"Children, here we are at last! And there is my old friend Lono in the doorway to welcome us."


CHAPTER XI.

THE VOLCANO.

Auwae suddenly forgets the long and tiresome ride, as she jumps from her horse's back in front of the hotel. This hotel is built on the edge of a crater! Think of the family who live here year after year! Night after night they look from the windows upon the raging fire below, yet are not afraid. Many a time the earth shakes beneath them, and the house rocks to and fro. The shelf of lava on which it stands may break at any moment, and the people within may suddenly be flung over the precipice. Yet they live on, and work and play as others do who have nothing to fear.

In many places around the house are cracks in the earth from which sulphur fumes are rising. As the children look out in front they see the crater itself, more than nine miles round, and nearly a quarter of a mile deep.
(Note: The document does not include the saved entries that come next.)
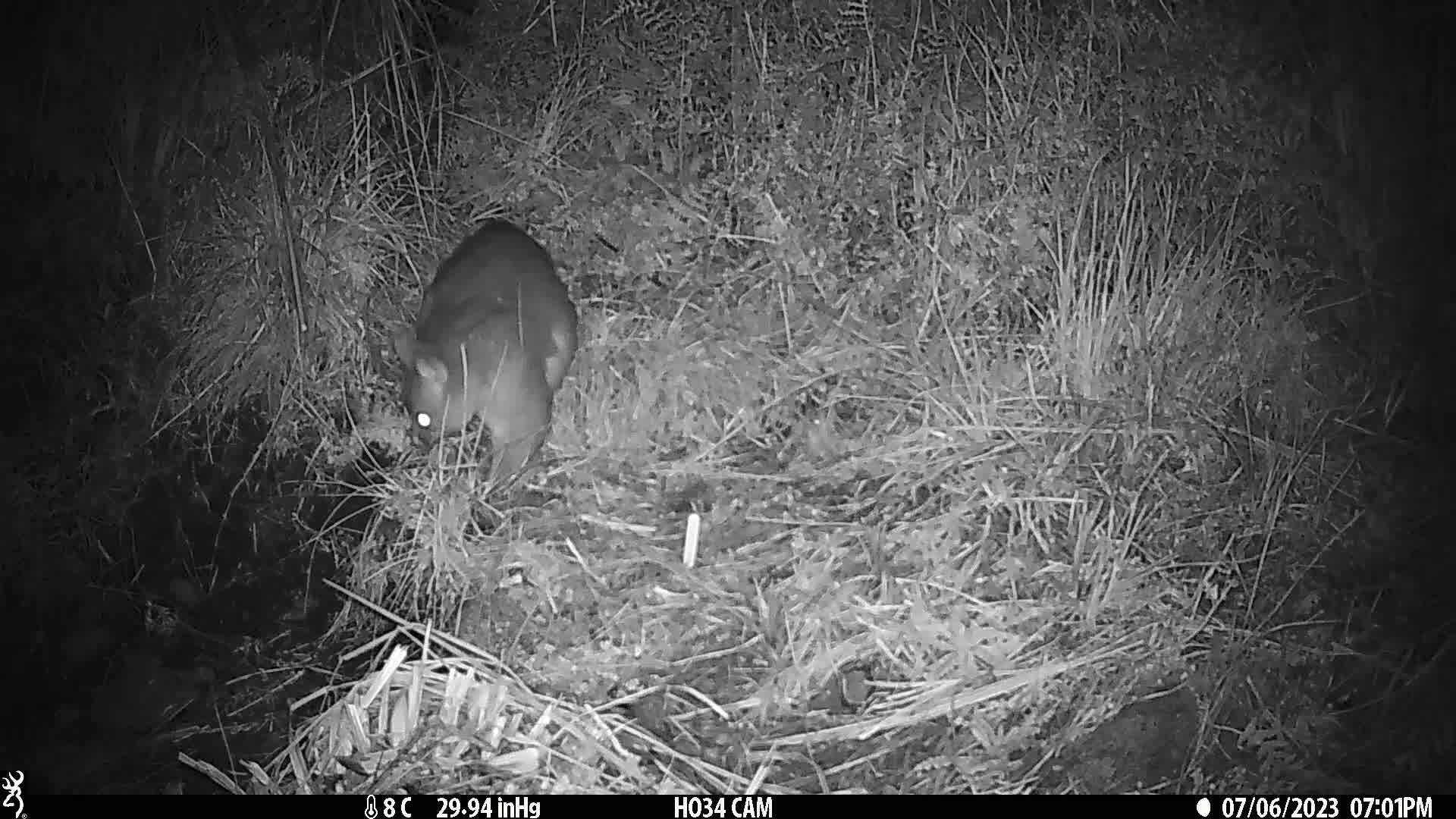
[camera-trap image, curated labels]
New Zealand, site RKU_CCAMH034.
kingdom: Animalia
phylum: Chordata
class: Mammalia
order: Diprotodontia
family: Phalangeridae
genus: Trichosurus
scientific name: Trichosurus vulpecula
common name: common brushtail possum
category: possum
As they creep out and look over the edge, what is before them? The crater is filled with steam, while over in a distant corner of the pit they look for the first time upon the "house of everlasting fire," as the old legends call it,—the home of the goddess Pele.

The flames rise and fall, now high enough to light up the evening sky, now low as though dying out, and with it can be heard the breathing of this great furnace of nature. It sounds like the restless ocean many miles away.

Auwae and Upa hold each other's hands tightly and do not speak. Surely this is a wonderful sight. They will not forget it as long as they live.